**Written task**
Print every row below word for word, and leave out the pictures.

-- Start Stored data --

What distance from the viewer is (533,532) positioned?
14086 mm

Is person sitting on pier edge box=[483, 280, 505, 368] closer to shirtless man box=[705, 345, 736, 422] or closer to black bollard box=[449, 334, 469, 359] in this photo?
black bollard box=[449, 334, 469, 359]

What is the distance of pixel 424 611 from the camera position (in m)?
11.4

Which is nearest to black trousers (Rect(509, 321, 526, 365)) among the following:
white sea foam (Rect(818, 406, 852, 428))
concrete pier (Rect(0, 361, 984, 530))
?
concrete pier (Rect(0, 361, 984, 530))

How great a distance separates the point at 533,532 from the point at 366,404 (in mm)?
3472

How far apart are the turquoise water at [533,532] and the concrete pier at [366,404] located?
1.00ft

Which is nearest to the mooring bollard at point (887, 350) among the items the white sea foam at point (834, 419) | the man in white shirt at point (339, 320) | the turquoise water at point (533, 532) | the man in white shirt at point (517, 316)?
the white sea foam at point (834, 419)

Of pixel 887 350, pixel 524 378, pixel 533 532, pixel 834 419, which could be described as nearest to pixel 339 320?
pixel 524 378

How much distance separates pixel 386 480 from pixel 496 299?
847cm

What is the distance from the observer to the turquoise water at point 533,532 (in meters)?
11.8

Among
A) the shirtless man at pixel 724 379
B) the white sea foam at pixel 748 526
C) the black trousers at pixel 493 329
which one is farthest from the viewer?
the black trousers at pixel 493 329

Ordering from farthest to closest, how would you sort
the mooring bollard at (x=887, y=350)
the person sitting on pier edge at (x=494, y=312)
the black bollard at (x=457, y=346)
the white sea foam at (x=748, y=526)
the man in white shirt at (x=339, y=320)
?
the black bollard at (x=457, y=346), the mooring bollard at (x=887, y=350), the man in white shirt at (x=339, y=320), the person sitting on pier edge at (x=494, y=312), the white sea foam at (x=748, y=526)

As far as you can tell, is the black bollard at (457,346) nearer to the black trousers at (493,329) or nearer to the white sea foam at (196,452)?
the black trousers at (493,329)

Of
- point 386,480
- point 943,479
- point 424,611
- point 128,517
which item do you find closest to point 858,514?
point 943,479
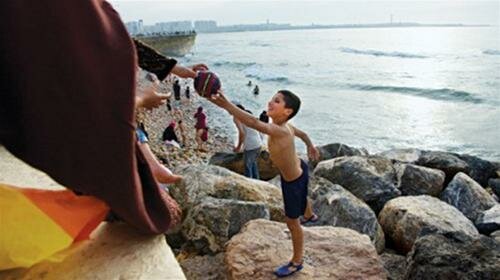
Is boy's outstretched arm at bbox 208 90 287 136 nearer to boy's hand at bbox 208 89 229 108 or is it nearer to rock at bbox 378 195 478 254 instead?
boy's hand at bbox 208 89 229 108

-- End Stored data --

**Task output**
What distance from the viewer is (533,532) positioned?
14086 mm

Is person sitting on pier edge box=[483, 280, 505, 368] closer to shirtless man box=[705, 345, 736, 422] or closer to black bollard box=[449, 334, 469, 359] in this photo?
black bollard box=[449, 334, 469, 359]

What is the distance of pixel 424 611 from the camera position (in m)?
11.4

Which is nearest to black trousers (Rect(509, 321, 526, 365)) among the following:
white sea foam (Rect(818, 406, 852, 428))
concrete pier (Rect(0, 361, 984, 530))
?
concrete pier (Rect(0, 361, 984, 530))

How great a distance separates the point at 533,532 from the point at 366,404 (in mm)?
3472

How far apart are the turquoise water at [533,532] and the concrete pier at [366,404] located?
1.00ft

Which is nearest to the mooring bollard at point (887, 350) among the items the white sea foam at point (834, 419) | the man in white shirt at point (339, 320) | the turquoise water at point (533, 532) | the man in white shirt at point (517, 316)?
the white sea foam at point (834, 419)

Of pixel 887 350, pixel 524 378, pixel 533 532, pixel 834 419, which could be described as nearest to pixel 339 320?
pixel 524 378

How much distance separates pixel 386 480 from pixel 496 299?
847cm

What is the distance from the observer to the turquoise water at point 533,532 (in meters)?
11.8

Among
A) the shirtless man at pixel 724 379
B) the white sea foam at pixel 748 526
C) the black trousers at pixel 493 329
which one is farthest from the viewer?
the black trousers at pixel 493 329

Ordering from farthest to closest, how would you sort
the mooring bollard at (x=887, y=350)
the person sitting on pier edge at (x=494, y=312)
the black bollard at (x=457, y=346)
the white sea foam at (x=748, y=526)
the man in white shirt at (x=339, y=320)
?
the black bollard at (x=457, y=346), the mooring bollard at (x=887, y=350), the man in white shirt at (x=339, y=320), the person sitting on pier edge at (x=494, y=312), the white sea foam at (x=748, y=526)

As far as you can tell, is the black bollard at (457,346) nearer to the black trousers at (493,329) or nearer to the white sea foam at (196,452)?
the black trousers at (493,329)

Of
- point 386,480
- point 943,479
- point 424,611
- point 128,517
which item do you find closest to point 858,514?
point 943,479
Is boy's outstretched arm at bbox 208 90 287 136 nearer to boy's hand at bbox 208 89 229 108 or is it nearer to rock at bbox 378 195 478 254 instead?
boy's hand at bbox 208 89 229 108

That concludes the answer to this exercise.